Dataset entries
<<<<

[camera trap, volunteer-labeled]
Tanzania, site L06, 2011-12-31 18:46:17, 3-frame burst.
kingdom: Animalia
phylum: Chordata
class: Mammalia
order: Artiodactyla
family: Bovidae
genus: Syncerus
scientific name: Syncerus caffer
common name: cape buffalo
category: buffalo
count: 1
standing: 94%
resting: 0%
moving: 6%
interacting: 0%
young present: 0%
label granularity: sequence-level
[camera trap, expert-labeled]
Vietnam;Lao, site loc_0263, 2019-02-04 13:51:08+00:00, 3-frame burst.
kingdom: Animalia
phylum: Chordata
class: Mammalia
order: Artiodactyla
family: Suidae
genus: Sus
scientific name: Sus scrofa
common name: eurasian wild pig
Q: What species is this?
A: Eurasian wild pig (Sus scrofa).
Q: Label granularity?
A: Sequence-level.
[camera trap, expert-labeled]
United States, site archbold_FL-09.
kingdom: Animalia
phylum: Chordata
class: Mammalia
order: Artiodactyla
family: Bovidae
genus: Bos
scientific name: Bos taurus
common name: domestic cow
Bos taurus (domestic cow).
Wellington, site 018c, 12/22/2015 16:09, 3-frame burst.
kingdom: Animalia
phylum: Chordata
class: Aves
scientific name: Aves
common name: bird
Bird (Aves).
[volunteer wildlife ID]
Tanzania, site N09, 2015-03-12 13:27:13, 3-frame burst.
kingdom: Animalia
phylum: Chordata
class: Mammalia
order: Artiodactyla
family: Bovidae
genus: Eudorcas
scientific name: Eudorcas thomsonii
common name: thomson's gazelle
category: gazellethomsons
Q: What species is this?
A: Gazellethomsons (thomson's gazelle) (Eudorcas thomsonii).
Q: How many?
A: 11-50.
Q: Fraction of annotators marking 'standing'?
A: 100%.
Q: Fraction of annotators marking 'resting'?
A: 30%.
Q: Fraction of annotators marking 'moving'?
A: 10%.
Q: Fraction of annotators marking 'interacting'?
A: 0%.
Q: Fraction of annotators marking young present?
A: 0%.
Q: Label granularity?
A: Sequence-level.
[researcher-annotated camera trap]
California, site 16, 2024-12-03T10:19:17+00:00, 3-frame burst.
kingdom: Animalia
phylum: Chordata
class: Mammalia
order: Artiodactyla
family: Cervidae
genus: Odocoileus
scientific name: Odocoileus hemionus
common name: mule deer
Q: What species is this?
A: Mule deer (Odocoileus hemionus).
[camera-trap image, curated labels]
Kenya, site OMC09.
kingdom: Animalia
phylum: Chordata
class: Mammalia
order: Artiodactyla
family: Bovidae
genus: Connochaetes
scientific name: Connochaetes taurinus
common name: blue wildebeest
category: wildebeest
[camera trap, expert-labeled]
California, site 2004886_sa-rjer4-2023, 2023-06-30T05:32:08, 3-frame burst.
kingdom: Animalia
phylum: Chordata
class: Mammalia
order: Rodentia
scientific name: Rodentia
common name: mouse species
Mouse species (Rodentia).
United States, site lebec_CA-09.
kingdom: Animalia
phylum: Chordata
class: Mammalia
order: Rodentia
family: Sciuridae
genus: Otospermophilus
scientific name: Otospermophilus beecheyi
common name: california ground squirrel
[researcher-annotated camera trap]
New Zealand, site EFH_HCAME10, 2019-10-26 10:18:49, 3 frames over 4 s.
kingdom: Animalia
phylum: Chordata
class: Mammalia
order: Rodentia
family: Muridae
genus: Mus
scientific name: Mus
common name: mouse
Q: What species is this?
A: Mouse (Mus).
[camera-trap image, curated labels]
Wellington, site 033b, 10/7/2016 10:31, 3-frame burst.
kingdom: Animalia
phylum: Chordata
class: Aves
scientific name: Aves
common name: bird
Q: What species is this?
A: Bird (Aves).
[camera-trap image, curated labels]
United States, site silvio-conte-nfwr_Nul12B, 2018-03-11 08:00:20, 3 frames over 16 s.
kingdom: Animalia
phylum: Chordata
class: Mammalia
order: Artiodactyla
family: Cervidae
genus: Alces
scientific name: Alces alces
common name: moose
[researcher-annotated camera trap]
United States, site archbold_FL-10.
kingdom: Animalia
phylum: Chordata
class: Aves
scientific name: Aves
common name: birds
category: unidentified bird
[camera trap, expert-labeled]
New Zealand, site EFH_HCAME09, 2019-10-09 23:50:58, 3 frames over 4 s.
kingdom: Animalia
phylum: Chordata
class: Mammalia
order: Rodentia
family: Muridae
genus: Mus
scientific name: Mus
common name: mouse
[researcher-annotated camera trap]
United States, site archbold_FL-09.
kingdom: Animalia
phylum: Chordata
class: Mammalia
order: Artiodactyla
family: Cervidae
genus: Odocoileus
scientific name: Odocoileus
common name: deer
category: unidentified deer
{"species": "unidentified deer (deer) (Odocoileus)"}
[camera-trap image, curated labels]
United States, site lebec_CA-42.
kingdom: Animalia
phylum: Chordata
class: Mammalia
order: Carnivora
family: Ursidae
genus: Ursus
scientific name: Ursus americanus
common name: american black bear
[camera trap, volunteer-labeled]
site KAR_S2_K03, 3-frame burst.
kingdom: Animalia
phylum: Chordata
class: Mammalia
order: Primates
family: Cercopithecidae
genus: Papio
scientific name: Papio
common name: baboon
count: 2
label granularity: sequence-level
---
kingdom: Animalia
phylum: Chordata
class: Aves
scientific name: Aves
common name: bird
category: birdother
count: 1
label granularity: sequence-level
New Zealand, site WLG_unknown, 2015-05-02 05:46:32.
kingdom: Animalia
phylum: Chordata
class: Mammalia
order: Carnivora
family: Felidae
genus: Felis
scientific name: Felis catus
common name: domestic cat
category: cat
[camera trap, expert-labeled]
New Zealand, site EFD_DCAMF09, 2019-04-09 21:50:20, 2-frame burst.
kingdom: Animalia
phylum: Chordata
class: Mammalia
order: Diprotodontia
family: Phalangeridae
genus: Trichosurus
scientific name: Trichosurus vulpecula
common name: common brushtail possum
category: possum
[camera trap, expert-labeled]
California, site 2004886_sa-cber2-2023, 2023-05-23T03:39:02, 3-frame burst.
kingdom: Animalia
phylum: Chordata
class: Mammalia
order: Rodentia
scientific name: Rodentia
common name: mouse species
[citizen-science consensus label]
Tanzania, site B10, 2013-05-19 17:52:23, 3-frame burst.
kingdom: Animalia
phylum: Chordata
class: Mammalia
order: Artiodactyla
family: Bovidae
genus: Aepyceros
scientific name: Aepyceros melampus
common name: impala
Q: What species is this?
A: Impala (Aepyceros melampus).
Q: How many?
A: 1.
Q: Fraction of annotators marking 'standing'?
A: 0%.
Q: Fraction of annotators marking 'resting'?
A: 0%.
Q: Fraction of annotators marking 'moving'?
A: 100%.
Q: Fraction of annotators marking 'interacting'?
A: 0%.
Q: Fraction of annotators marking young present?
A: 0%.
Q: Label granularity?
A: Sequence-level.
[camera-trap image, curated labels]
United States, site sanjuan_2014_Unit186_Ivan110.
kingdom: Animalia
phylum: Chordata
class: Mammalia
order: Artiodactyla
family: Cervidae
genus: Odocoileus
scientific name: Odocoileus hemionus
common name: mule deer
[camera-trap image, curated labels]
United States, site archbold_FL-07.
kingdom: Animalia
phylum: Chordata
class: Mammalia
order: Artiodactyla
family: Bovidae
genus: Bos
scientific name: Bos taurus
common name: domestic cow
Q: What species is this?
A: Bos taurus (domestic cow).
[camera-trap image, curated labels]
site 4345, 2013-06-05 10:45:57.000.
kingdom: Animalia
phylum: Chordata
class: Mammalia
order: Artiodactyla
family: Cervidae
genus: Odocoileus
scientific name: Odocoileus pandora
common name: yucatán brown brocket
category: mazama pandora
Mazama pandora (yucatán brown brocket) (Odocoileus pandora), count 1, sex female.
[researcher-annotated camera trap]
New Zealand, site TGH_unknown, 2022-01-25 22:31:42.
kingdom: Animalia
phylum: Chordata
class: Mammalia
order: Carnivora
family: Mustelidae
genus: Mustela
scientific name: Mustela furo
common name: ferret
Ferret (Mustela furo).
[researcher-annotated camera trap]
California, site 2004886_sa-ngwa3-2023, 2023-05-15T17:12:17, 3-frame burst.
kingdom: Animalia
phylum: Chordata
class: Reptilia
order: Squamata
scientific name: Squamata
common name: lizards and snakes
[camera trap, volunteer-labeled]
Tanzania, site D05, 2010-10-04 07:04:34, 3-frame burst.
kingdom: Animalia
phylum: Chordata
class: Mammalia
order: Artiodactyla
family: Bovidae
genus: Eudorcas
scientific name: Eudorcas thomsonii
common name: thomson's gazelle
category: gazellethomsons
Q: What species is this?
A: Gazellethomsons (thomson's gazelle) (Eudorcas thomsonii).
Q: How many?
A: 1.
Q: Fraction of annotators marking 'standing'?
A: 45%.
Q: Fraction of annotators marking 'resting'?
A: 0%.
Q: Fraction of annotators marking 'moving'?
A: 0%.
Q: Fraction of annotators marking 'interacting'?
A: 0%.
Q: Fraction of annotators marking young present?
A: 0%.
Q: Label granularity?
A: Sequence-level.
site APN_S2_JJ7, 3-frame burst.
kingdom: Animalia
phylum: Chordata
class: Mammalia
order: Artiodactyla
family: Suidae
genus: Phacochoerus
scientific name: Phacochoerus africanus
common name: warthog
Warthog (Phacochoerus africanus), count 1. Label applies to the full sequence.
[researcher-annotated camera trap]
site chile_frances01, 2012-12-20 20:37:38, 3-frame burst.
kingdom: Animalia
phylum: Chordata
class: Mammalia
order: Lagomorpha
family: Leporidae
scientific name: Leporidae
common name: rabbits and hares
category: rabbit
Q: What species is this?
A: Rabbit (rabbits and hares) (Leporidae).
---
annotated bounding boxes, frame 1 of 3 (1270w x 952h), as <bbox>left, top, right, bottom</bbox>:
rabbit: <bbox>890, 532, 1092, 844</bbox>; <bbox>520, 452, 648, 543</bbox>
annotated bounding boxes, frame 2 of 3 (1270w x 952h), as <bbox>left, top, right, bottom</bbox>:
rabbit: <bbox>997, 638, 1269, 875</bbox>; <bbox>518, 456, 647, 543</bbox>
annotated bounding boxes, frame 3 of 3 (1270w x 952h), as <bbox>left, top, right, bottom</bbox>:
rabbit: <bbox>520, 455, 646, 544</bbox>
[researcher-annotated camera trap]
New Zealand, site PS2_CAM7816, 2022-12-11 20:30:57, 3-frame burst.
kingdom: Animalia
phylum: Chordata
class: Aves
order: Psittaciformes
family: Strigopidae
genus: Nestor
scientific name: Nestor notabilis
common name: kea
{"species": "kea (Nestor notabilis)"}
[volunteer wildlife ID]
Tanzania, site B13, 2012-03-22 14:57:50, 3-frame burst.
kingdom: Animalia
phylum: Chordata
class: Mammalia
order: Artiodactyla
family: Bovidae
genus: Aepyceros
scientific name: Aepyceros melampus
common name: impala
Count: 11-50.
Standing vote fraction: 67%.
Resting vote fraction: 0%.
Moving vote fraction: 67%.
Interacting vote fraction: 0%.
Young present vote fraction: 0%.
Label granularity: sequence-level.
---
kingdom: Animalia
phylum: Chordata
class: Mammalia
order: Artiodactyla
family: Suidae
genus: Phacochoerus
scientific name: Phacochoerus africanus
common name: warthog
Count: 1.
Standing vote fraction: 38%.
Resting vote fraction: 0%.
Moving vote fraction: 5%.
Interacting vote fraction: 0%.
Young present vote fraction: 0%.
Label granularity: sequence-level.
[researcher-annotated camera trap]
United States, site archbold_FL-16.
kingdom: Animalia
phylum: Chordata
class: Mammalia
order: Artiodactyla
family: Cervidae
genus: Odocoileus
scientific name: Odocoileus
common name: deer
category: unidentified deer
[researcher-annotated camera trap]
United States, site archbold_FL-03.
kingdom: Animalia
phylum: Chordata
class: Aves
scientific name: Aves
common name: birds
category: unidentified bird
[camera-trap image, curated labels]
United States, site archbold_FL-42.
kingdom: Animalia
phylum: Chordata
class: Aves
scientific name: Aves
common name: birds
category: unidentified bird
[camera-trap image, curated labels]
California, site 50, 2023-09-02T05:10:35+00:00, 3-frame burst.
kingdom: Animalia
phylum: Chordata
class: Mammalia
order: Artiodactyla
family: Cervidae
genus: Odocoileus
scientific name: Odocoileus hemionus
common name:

>>>>

ABOUT THIS TASK
Please show every line above that includes the word "Zealand".

ANSWER TO THIS EXERCISE
New Zealand, site EFH_HCAME10, 2019-10-26 10:18:49, 3 frames over 4 s.
New Zealand, site EFH_HCAME09, 2019-10-09 23:50:58, 3 frames over 4 s.
New Zealand, site WLG_unknown, 2015-05-02 05:46:32.
New Zealand, site EFD_DCAMF09, 2019-04-09 21:50:20, 2-frame burst.
New Zealand, site TGH_unknown, 2022-01-25 22:31:42.
New Zealand, site PS2_CAM7816, 2022-12-11 20:30:57, 3-frame burst.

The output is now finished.